What you should do: Repeat the stored data word for word, from the start of the records through the line containing "Answer: (404,192) →".

[Stored data]
*****
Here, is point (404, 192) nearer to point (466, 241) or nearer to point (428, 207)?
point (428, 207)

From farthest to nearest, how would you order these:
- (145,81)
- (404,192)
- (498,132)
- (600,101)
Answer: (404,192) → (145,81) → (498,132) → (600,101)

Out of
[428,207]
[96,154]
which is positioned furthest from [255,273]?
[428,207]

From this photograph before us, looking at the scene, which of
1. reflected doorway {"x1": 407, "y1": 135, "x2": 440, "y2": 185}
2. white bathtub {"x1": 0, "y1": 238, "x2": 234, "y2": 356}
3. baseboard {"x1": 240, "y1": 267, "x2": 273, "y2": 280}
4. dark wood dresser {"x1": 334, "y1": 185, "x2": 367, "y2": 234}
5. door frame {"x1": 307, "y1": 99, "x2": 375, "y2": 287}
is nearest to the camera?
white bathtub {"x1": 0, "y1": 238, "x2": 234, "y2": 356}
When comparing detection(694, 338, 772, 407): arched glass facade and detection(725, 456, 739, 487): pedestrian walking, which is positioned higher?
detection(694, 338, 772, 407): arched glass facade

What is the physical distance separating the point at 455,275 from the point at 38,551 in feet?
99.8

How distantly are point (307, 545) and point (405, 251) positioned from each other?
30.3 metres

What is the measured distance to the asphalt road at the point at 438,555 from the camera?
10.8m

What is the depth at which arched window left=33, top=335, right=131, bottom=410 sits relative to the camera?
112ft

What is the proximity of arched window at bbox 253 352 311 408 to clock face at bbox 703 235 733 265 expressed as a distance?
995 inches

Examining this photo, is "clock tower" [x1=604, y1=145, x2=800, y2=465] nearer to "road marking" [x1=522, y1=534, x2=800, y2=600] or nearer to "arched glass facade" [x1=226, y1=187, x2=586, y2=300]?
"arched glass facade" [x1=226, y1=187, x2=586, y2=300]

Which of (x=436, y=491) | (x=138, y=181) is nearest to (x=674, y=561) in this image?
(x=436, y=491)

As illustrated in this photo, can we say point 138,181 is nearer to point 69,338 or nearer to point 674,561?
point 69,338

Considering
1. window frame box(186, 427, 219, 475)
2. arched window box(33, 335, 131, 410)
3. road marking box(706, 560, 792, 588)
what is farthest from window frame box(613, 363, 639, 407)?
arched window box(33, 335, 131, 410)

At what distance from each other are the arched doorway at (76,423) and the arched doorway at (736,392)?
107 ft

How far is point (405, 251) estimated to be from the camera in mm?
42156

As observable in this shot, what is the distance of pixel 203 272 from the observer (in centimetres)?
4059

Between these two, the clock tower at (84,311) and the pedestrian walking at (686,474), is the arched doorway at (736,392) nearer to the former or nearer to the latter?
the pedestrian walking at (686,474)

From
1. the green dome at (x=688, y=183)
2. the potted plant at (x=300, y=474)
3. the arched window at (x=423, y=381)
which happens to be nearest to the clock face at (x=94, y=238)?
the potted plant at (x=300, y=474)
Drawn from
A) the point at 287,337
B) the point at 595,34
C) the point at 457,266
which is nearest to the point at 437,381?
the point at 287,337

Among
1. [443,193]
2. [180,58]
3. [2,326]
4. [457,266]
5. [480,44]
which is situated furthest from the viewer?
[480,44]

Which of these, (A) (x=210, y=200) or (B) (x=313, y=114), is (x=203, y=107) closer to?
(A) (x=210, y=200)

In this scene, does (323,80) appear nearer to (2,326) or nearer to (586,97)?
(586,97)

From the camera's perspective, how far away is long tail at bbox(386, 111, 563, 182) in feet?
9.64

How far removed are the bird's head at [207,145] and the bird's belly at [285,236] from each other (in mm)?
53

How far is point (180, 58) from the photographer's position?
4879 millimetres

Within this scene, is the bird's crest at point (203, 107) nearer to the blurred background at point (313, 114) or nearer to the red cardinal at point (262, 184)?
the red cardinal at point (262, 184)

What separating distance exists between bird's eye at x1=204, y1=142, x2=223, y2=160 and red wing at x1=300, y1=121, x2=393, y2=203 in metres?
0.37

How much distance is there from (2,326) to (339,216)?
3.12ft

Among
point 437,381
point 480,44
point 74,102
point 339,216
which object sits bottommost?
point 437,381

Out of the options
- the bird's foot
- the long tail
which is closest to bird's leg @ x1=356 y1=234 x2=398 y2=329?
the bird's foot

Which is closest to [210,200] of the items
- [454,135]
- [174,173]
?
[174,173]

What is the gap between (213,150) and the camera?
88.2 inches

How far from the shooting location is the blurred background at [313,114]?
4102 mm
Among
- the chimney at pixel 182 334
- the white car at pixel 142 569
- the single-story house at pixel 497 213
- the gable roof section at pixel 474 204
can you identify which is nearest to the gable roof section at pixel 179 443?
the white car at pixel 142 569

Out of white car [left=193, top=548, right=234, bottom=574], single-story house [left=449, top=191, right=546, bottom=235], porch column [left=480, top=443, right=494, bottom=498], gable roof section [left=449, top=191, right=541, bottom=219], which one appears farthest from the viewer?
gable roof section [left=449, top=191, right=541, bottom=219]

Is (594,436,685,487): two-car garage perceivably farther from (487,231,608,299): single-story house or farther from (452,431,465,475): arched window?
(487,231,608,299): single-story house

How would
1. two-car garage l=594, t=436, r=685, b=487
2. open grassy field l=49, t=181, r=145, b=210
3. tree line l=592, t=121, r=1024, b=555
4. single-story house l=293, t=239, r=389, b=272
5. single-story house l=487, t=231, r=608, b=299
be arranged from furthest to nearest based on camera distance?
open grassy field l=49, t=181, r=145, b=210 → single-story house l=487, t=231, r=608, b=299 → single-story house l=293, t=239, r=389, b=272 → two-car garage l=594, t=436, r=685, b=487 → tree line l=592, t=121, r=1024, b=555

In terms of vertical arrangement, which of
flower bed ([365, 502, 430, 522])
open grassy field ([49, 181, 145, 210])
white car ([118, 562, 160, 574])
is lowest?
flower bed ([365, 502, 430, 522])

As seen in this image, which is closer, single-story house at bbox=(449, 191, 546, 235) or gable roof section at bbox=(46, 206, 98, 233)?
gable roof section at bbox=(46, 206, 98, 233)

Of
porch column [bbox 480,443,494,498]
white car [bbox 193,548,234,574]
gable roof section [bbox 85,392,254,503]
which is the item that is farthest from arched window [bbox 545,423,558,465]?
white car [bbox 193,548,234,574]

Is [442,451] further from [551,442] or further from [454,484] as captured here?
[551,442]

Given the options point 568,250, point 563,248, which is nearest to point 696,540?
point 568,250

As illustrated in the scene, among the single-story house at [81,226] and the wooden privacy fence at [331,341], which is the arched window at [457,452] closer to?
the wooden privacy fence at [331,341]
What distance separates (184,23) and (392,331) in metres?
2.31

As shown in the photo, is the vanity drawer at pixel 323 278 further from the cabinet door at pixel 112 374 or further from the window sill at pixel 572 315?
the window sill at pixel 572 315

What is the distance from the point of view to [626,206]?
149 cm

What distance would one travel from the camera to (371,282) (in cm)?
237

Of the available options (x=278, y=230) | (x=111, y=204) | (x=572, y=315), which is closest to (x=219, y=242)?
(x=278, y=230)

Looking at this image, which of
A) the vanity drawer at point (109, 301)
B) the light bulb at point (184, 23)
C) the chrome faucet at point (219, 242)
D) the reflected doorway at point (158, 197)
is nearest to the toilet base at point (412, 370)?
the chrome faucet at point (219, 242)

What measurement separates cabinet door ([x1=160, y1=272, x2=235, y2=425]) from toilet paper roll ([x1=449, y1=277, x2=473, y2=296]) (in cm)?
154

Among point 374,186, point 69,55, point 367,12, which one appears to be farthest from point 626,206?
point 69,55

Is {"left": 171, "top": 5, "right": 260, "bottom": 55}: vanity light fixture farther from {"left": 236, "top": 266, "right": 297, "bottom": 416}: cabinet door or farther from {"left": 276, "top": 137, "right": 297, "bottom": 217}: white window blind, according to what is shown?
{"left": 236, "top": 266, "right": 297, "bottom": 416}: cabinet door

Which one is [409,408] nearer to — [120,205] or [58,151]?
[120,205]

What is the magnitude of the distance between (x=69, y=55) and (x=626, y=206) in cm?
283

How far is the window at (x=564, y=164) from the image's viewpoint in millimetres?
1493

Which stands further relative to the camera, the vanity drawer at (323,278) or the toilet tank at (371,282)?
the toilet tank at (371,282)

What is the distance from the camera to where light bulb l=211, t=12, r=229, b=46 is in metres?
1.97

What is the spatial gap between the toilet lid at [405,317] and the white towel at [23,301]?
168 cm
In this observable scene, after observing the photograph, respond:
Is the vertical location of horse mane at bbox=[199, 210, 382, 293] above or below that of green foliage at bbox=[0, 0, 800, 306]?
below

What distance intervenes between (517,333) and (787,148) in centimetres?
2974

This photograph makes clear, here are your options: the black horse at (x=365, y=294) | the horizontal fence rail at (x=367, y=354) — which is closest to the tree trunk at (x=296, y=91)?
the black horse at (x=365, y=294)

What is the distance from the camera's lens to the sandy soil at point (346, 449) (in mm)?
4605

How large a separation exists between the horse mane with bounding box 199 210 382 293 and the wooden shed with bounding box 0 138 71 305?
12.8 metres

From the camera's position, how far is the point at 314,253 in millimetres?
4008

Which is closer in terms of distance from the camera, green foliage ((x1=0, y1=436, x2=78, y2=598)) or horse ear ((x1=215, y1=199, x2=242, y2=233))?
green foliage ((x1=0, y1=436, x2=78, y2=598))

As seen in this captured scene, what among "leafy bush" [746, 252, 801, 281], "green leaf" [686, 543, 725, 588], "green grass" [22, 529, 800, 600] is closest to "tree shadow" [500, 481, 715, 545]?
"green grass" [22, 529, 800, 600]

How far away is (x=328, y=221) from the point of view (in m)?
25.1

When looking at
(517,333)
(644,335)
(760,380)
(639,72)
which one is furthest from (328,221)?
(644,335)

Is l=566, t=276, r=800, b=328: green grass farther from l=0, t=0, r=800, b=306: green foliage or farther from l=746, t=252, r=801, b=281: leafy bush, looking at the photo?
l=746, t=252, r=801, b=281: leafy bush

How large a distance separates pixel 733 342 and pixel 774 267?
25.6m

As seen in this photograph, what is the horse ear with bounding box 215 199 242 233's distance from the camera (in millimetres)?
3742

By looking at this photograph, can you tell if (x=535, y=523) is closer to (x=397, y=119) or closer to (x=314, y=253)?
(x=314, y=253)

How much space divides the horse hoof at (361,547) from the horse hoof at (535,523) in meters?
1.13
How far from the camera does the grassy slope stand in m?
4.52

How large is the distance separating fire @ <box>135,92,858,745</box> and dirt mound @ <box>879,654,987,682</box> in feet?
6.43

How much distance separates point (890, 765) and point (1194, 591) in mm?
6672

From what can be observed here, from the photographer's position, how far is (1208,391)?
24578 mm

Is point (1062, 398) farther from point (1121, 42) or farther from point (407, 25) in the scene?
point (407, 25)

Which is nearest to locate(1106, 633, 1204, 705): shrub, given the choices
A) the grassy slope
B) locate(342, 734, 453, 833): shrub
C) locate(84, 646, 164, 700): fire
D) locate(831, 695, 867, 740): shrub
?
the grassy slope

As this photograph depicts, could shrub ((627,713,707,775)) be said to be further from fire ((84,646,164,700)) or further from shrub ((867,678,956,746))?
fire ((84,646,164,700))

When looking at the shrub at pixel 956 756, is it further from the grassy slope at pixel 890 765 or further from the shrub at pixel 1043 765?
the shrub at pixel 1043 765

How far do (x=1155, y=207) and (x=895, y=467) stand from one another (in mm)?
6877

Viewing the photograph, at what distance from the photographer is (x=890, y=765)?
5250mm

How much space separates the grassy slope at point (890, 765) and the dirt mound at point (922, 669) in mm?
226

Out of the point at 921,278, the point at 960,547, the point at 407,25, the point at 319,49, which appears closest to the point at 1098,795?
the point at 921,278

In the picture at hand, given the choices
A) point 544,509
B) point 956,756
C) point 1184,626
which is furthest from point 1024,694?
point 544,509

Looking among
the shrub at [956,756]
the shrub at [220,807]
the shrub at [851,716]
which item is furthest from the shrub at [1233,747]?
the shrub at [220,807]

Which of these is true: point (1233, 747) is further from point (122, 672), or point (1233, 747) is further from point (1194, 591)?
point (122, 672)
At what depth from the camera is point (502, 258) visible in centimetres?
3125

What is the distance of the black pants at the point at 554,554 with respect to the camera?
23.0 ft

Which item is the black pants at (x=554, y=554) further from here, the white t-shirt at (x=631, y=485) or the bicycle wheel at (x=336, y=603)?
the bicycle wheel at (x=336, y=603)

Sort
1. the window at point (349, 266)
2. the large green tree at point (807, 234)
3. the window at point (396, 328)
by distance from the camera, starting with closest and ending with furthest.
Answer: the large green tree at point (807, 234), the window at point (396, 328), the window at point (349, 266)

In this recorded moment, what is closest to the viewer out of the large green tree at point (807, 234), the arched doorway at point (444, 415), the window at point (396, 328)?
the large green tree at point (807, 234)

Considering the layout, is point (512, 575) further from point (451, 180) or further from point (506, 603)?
*****
Response:
Here, is point (404, 192) nearer to point (466, 241) or nearer to point (428, 207)?
point (428, 207)

From farthest to nearest, how would you order these:
- (145,81)
- (404,192)
- (498,132)
- (600,101)
Answer: (404,192) → (145,81) → (498,132) → (600,101)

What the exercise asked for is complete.